Bernie Goetz (1964-89)

Bernie Goetz was a New Yorker who was concerned about crime in the city. After he got on a subway in the afternoon, four African-American youths approached Goetz and demanded $5 from him. He pulled out a gun and shot all four. Then he shot one of the youths again, as he lay on the floor, severing the spinal cord and paralyzing him.
Goetz escaped but later turned himself in. Many N.Y. citizens deemed him a hero. The case brought about the debate as to whether people have the right to take the law into their own hands. Goetz was convicted only of illegal possession of firearms and sentenced to 8 months in prison. Afterwards, the youth he paralyzed sued and won a $43 million judgment.

Crack (1964-89)

A potent form of the highly addictive drug cocaine called "crack" or "rock" had been rapidly spreading in the United States, especially in troubled neighborhoods.

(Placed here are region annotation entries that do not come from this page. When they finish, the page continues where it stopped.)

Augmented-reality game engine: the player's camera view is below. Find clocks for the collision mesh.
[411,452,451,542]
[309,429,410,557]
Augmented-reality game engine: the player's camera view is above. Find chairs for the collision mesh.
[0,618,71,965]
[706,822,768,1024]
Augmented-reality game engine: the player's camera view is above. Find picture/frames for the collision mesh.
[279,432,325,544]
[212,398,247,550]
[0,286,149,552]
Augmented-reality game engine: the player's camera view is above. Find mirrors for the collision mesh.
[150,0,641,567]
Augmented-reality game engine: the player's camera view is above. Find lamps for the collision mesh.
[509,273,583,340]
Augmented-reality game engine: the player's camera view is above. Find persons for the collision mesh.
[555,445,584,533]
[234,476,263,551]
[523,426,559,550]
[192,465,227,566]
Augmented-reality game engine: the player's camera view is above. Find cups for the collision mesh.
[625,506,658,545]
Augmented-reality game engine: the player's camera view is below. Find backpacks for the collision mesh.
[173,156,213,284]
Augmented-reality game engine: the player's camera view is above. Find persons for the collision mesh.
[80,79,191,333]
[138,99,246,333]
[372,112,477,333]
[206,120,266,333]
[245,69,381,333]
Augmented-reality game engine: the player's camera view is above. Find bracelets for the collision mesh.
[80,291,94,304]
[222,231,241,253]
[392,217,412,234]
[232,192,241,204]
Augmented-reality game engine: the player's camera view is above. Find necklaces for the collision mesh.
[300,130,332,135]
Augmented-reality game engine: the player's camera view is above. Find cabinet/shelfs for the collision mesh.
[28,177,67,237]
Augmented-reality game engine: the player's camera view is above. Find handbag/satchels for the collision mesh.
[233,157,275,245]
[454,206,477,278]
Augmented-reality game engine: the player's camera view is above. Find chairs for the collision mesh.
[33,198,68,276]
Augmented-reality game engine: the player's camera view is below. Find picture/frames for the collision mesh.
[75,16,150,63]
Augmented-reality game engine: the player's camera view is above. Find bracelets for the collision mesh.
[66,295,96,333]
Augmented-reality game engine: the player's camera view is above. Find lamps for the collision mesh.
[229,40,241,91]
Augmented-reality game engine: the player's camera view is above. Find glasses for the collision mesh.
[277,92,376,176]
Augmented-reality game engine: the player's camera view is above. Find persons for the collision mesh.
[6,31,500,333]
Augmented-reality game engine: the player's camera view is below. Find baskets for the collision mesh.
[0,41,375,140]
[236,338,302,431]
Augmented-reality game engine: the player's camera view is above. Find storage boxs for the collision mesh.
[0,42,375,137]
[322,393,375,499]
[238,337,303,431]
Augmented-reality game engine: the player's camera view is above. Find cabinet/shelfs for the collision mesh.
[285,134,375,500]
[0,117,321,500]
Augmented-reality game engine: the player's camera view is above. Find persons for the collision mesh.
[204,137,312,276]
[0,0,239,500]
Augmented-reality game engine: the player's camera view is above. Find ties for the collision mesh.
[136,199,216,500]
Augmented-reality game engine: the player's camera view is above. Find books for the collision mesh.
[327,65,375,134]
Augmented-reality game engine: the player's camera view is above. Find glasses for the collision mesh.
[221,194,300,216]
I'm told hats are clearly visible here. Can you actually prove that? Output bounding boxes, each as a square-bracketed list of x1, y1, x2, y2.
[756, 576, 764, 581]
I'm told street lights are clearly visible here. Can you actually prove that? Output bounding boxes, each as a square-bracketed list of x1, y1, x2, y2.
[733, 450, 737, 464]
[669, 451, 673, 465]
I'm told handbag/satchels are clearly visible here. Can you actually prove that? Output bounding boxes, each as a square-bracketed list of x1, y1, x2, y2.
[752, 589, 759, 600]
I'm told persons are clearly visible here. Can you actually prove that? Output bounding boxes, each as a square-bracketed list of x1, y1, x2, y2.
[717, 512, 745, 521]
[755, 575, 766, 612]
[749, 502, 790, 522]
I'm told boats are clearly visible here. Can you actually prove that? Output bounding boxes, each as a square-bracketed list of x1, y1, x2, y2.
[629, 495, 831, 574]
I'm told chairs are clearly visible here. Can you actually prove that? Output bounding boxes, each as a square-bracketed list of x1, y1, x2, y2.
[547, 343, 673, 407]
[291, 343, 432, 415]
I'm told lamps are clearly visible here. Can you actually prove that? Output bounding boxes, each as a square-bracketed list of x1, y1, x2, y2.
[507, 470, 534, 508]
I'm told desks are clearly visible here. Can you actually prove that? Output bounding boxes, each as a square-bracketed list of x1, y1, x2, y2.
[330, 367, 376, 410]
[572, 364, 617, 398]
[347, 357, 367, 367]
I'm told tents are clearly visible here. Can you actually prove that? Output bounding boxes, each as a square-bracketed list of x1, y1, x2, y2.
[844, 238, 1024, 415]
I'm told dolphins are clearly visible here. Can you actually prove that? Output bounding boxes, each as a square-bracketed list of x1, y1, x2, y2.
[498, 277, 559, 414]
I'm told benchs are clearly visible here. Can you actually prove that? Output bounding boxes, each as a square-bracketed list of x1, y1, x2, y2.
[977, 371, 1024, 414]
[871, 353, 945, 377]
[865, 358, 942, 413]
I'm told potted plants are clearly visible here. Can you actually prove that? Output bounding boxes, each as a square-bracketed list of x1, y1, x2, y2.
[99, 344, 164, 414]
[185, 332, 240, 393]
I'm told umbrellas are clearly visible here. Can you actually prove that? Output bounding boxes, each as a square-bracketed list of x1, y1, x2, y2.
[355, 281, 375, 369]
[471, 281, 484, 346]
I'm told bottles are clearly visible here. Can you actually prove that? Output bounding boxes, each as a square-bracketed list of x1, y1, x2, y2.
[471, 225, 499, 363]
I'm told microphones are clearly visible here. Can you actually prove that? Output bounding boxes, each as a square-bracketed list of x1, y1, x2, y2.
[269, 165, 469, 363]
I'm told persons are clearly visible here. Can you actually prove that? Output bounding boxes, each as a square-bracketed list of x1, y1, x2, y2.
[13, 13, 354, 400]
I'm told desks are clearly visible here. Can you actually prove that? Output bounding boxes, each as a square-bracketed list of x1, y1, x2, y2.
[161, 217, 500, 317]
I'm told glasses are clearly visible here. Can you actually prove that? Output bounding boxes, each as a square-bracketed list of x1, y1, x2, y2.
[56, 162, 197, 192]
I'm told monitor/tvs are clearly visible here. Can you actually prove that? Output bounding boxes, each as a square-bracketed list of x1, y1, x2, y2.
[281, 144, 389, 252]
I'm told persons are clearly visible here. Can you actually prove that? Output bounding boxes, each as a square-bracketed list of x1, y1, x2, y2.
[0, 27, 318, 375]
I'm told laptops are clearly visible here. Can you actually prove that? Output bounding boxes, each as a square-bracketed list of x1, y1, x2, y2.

Hypodermics on the shore (1964-89)

News reports showed how hundreds of carelessly discarded hypodermic needles had washed up on the New Jersey shoreline.

China's under martial law (1964-89)

In June 1989, thousands of protesters marched in Tiananmen Square in Bejing, China. Many were killed and China went under martial law until order was restored.

Rock and Roller Cola Wars (1964-89)

Pepsi and Coke battle for supremacy in the marketplace. Each hired musicians to promote their drink. Coke hired Paula Abdul, while Pepsi had Michael Jackson. They then started to try to outdo each other by getting other musicians and celebrities to help promote their drinks.